**AIM**
Take the line that contains "In terms of" and each line after it in the material below, and transcribe them exactly, stopping at the end.

-.-.-

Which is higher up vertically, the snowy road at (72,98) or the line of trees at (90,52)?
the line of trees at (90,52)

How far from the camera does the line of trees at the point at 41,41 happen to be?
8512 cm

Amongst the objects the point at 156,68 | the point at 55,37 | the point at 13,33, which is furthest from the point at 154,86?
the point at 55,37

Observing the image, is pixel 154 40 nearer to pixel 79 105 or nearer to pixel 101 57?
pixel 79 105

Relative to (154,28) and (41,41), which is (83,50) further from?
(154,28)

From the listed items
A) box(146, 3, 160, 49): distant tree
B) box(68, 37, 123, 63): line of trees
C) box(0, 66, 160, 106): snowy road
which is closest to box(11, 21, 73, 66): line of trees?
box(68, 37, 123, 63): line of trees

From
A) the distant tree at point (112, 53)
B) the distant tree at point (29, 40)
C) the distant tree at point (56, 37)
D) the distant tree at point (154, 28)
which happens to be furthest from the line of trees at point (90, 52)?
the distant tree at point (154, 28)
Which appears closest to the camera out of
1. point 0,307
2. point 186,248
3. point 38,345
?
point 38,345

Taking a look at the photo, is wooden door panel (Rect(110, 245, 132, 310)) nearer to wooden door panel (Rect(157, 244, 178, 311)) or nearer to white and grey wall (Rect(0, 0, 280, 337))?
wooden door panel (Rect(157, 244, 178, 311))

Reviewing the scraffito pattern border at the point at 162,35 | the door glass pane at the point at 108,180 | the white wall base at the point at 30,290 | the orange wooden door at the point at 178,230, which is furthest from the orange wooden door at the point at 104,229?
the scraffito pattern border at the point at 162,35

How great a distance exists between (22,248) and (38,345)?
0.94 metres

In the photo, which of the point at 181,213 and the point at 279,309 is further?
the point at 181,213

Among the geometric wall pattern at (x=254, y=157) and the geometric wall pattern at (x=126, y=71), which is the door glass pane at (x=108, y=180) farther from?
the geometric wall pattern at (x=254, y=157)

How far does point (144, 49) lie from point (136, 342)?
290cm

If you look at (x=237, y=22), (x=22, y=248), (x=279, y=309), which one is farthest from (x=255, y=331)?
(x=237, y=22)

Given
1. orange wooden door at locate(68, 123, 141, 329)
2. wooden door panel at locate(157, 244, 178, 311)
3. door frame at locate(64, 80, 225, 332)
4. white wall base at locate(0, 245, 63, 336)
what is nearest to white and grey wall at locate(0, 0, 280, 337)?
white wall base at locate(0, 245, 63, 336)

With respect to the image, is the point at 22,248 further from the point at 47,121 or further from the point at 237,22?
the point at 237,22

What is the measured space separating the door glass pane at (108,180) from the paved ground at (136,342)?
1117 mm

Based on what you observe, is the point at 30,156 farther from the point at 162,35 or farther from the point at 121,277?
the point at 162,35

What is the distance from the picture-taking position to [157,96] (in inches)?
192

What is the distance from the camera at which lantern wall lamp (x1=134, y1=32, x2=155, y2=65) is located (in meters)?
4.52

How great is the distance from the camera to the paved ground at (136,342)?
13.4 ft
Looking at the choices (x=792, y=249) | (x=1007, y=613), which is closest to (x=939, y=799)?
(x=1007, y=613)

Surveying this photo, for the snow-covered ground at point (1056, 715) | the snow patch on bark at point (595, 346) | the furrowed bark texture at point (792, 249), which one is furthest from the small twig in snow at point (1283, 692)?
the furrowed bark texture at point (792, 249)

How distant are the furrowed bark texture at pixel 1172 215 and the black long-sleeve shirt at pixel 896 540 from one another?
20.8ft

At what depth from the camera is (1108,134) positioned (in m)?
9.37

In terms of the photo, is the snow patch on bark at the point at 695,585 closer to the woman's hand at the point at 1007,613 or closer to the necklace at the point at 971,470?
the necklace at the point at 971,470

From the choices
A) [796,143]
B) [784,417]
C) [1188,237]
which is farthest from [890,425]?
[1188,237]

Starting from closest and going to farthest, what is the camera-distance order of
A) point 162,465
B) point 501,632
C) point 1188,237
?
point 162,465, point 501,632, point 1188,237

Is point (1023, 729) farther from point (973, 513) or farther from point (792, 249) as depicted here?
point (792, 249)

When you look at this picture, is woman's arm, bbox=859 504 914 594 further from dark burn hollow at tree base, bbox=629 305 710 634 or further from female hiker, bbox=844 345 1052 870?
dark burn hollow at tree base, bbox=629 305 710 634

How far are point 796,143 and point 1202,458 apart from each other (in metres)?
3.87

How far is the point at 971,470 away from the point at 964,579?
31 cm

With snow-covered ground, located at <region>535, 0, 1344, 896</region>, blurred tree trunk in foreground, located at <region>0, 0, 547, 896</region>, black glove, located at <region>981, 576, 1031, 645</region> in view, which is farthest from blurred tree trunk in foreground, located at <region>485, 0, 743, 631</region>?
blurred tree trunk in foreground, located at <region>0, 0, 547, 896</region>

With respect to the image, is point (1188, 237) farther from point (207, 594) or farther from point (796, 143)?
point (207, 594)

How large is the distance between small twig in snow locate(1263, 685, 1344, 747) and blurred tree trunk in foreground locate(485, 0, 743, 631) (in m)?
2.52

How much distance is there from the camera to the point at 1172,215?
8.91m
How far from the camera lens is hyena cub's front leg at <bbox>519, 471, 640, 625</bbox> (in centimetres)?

-.-.-

**TASK OUTPUT**
In terms of the photo, is the snow patch on bark at the point at 695,585 closer to the woman's hand at the point at 1007,613 or closer to the necklace at the point at 971,470?
the necklace at the point at 971,470

From the choices
A) [796,143]
B) [784,417]
C) [1188,237]
which is farthest from [890,425]?
[1188,237]

Starting from closest and going to farthest, what is the camera-distance order of
A) point 162,465
B) point 501,632
C) point 1188,237
?
point 162,465, point 501,632, point 1188,237

Is point (1023, 729) farther from point (973, 513) or farther from point (792, 249) as depicted here?
point (792, 249)

When you look at this picture, is woman's arm, bbox=859 504 914 594 further from dark burn hollow at tree base, bbox=629 305 710 634 or further from female hiker, bbox=844 345 1052 870?
dark burn hollow at tree base, bbox=629 305 710 634

How far are point 796,143 and point 1202,458 apart from each other (in metres)?
3.87

How far is the point at 971,470 away from the point at 964,579?
31 cm

With snow-covered ground, located at <region>535, 0, 1344, 896</region>, blurred tree trunk in foreground, located at <region>0, 0, 547, 896</region>, black glove, located at <region>981, 576, 1031, 645</region> in view, which is farthest from blurred tree trunk in foreground, located at <region>485, 0, 743, 631</region>?
blurred tree trunk in foreground, located at <region>0, 0, 547, 896</region>

With respect to the image, is point (1188, 237) farther from point (207, 594) or farther from point (796, 143)?
point (207, 594)

How large is the distance between small twig in snow locate(1263, 685, 1344, 747) and blurred tree trunk in foreground locate(485, 0, 743, 631) (in m)?
2.52

How much distance is there from the camera to the point at 1172,215?
8.91m
How far from the camera lens is hyena cub's front leg at <bbox>519, 471, 640, 625</bbox> (in centimetres)?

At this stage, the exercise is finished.